Yet I feel the urge to write? Does anyone else have this conundrum? I stare at a blank screen and nothing comes to mind, but I feel as though I need to write. And if I force myself to write then I end up getting bored with it and never returning to it again. It must be pure, the idea has to be organic. And even then, I still end up trashing it. The only stories I have ever finished were shorts.
I truly feel as though I just don't have something to say. Maybe I just don't have a voice. I have nothing profound nor important to state and I think my brain recognizes this. But, my ambition to write clouds the fact I just don't have any ideas worth caring for. They say "write from what you know". Well, what if I know nothing? I don't leave the house. i don't have a job, or school, or any social activities. Is this my problem? Is loneliness drowning my creativity?

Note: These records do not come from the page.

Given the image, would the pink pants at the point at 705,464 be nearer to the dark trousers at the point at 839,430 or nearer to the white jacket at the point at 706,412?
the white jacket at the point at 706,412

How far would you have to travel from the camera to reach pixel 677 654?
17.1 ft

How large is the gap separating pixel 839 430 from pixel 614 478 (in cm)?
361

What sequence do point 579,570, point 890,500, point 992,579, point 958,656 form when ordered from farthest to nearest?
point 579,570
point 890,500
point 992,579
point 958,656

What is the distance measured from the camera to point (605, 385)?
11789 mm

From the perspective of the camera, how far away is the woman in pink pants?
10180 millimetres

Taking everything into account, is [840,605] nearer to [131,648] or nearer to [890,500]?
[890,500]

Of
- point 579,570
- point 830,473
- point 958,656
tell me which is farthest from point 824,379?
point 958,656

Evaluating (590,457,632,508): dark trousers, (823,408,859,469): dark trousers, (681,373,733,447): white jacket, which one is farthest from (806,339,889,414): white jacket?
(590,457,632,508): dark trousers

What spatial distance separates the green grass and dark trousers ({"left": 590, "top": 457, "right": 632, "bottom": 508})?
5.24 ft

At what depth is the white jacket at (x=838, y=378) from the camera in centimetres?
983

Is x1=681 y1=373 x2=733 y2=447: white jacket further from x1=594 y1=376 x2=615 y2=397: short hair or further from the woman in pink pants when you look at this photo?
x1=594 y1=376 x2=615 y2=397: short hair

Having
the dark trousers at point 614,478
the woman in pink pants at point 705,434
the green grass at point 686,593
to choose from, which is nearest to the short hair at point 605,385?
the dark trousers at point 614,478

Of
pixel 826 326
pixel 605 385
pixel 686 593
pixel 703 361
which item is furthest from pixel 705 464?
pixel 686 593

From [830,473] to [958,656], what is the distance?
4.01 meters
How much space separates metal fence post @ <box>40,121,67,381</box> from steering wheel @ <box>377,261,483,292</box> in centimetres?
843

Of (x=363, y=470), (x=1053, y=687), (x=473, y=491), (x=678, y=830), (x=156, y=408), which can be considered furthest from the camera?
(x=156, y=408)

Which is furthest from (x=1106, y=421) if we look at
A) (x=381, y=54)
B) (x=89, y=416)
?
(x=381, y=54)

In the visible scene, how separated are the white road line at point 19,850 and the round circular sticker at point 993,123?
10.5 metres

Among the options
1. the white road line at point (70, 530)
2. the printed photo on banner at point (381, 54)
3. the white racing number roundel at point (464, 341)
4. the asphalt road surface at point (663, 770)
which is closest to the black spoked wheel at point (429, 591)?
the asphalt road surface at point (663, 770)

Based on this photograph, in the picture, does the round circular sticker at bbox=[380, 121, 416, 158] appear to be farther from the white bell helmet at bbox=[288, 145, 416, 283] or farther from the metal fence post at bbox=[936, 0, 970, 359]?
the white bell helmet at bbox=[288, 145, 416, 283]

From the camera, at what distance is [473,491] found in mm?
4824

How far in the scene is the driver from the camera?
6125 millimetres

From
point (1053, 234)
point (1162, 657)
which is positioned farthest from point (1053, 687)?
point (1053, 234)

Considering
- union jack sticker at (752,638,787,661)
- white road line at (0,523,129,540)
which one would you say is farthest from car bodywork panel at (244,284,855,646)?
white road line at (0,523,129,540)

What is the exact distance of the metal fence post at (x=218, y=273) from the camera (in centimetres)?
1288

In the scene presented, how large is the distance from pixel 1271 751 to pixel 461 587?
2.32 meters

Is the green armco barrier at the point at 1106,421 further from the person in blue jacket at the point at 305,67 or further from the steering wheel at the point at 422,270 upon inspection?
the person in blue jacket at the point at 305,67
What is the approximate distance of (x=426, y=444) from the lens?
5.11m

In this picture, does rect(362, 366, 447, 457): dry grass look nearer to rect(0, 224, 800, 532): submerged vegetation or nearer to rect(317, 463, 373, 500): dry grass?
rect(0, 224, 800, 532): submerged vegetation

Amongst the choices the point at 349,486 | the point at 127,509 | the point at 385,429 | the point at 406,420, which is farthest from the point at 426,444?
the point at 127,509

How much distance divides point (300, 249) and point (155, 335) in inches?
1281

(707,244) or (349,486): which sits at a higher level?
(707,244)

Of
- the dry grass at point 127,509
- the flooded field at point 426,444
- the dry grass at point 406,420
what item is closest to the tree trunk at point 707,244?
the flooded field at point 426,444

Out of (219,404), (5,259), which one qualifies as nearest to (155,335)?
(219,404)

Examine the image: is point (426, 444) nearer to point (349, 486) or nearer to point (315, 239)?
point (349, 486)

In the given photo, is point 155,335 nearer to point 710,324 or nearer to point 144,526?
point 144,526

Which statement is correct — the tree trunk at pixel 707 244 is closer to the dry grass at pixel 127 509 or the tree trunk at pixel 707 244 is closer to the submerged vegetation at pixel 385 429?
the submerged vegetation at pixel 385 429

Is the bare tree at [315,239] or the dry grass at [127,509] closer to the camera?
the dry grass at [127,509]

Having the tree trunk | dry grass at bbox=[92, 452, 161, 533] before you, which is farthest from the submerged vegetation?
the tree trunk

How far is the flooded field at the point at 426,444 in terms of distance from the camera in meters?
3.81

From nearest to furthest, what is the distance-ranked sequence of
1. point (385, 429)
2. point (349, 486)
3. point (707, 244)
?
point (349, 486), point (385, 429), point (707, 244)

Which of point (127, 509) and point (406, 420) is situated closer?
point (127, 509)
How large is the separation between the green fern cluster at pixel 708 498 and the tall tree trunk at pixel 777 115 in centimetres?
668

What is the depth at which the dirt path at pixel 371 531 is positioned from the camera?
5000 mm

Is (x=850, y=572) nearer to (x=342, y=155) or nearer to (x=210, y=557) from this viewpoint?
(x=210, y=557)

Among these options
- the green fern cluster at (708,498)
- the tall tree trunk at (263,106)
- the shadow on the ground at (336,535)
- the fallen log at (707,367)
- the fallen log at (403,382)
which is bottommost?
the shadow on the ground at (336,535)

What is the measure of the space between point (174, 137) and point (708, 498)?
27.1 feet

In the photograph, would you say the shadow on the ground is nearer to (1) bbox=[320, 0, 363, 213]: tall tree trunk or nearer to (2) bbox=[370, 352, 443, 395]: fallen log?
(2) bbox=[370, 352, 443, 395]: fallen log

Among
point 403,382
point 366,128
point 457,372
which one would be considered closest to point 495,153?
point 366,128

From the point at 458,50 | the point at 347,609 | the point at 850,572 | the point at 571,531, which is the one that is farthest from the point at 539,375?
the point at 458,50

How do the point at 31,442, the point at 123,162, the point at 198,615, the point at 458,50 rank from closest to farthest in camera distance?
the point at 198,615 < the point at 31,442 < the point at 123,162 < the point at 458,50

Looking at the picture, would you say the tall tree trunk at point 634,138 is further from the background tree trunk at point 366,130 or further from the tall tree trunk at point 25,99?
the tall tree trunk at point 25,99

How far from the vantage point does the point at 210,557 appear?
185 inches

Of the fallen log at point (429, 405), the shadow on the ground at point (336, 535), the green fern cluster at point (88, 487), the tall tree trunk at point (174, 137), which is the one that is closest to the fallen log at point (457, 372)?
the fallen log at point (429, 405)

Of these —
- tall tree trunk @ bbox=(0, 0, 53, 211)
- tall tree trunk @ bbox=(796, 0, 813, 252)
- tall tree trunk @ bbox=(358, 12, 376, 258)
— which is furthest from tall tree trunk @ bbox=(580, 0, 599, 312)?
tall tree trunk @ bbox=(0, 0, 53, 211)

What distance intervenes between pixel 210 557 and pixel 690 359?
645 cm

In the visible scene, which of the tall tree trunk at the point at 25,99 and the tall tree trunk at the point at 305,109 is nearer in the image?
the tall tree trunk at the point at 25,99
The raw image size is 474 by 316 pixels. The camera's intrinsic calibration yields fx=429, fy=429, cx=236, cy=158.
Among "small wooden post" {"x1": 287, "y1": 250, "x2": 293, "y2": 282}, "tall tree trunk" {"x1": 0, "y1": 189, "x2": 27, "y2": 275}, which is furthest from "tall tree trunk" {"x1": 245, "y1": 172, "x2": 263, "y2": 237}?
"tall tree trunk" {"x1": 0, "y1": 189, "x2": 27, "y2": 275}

I think part of it might be the pressure you are placing on yourself to write that important work. But the very thing you're trying so hard to do is eluding you because you are trying so hard to do it.
Or maybe I'm projecting.
Thinking of the last four novels I wrote, I knew I wanted to write something. I felt like I needed to, can't explain it beyond that. That's kind of how you're feeling, right? But I had no effing clue what to write about. Zero. So I'd go for rides and kick around this and that or just drive, enjoy the scenery, not think about too much of anything.
My last novel's idea came to me as I was driving past a road, Cherry St. A vision popped into my head of a kid, a young male prostitute named Cherry. A couple of days later, my husband and I were sitting in our van at the beginning of a dike, two feet from this iron gate, looking out over the marsh. We were talking about something, I can't remember what, and he said, "Some people just wanna die." I wrote it down right then, I
knew that was Cherry's story, I knew it. Those words, that road, the van, that gate, that dike, all became integral to my novel.
My point is, I knew I wanted to write something but I wasn't shackled by that. Instead I was looking, kicking stuff around, open to whatever came my way, and something did.